> **Text under study**:
━━━━━━

This week we welcome Regional Director of Admission (West Coast) Ashley Brookshire to the blog. Welcome, Ashley!

I love stories of wild animals mistakenly brought into people’s homes. While some of these stories are fake, it’s easy for us to believe that it could happen. You know the drill. It starts with a well-meaning, kind hearted (yet naive) individual who sees what they believe is a domestic pet in distress. They bring the creature into their home and give the animal what’s “best” for it: food, a bath, a warm bed. The images become public when this do-gooder posts them to social media, or a neighborhood app, hoping to reunite the scared, mangy, and increasingly irritated “pet” with its owner.

The entire time they are operating with the best of intentions, but unfortunately end up trying to fit a square peg in a round hole (or a mountain lion in a bathtub). It’s only when others chime in to widen their frame of reference (“that’s not a cat, its possum”) does the person start to gain perspective. Maybe the solution offered wasn’t best for the animal in question after all.

Mountain lion in a bathtub
Mountain lion in a bathtub (psst… hoax alert!)

The best meaning people in your community will have an abundance of opinions to offer as you go through the college application process: what is most important about a college experience… what athletic division is best… why you should go Greek… the one thing colleges care about in the application process… the sure-fire way to be admitted. Buckle up – this won’t be the only time you receive rapid-fire, unsolicited advice during a life chapter (weddings and pregnancies have a very similar effect on people).

Stop and Reflect

All of this advice is typically very well intended. Some of it may even resonate with you. But a lot of it may feel like grooming a coyote: it just doesn’t fit. Before you take to heart every piece of college-going advice you receive, stop and reflect:

  • Is the advice from someone who is a repeated participant in the college admission process (like a school counselor)? Or is it from someone speaking from a single experience, like your uncle who will likely disown his own children if they don’t attend his alma mater?

━━━━━━

> **Provided material**:
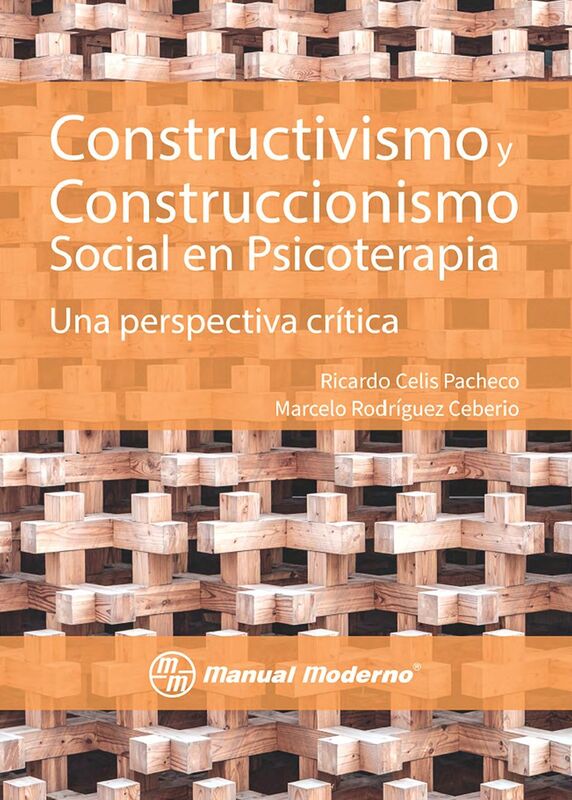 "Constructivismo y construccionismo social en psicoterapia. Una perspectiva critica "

━━━━━━

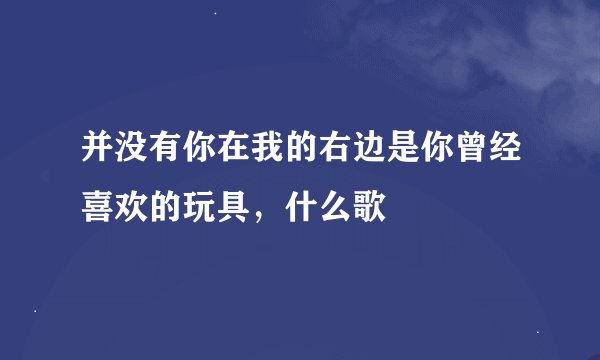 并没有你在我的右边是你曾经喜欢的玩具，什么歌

━━━━━━

> **Problem details**:
Could you continue the blog post about weighing college-application advice, starting right after its last sentence?

> **Response for this exercise**:
  • Are you learning about campus through the perspective of current students, or an alumna whose time in college didn’t include the internet?
  • Are you learning about requirements admission offices consider while reviewing applications from a representative of the school, or from the friend of your older sister who applied to three colleges five years ago?

Everyone – EVERYONE – has valuable wisdom and insight they can share from their experiences. Take time to listen to what those around you choose to share. After all, wild animal or pet, we can all appreciate a free meal from someone who cares. But please, keep in mind when people speak from their experiences, their perspective can be very limited—especially when it comes to talking about the “right” or “wrong” way to go through a process.

Have Perspective

Instead, think about the perspectives that some of the individuals mentioned above can provide, and how that may resonate with your search. While your uncle may not be the best person to talk about Early Action vs. Early Decision, he can certainly speak to the value of school spirit as part of his undergraduate experience and as an alum. While an older alumna may not know all today’s undergraduate experience entails, she does know how her university experience and network prepared her for life after college. And while your sister’s friend may not be an expert on enrollment management, she can share wisdom into the strategies she used to navigate the process (and keep her sanity).

Consider the SourceEqually important, learn where you should go to get information from the most appropriate source. Repeat participants in the college admission process, like your high school counselor and college admission representatives, can speak to trends and best practices. Questions about common application pitfalls, recommended timelines, and possible outcomes should absolutely be directed to these individuals.

While I love the Institute I represent, the reality is I am a paid staff member of the school. I take pride in the fact that our office and campus community operate with authenticity and transparency, but at the end of the day I am biased about opportunities at Georgia Tech (if I wasn’t, this would be a terribly challenging career). Our brochures, website, and admission presentations are also biased in highlighting the benefits of an undergraduate career spent on our campus. Keep that in mind as you use college-provided resources as part of your search. While incredibly helpful, they also have an agenda.

Current students are an invaluable resource to your college search. Unlike paid staff and faculty, students are consumers of the undergraduate experience and will provide you with a review from their perspective. That’s why so many resources about campus visits encourage you to engage with students in the dining hall, on the sidewalk, or at the student center. They will undoubtedly provide insight beyond the scope of the official school tour or information session you just completed as part of your visit.

Consider your resources and use them appropriately. Understand that those around you are excited for you, want to help you through your search, and are very well intended. But, also understand that wild mountain lions don’t need a good shampoo. Similarly, make sure the tools you’re using and the advice you’re considering makes sense for you and your college search.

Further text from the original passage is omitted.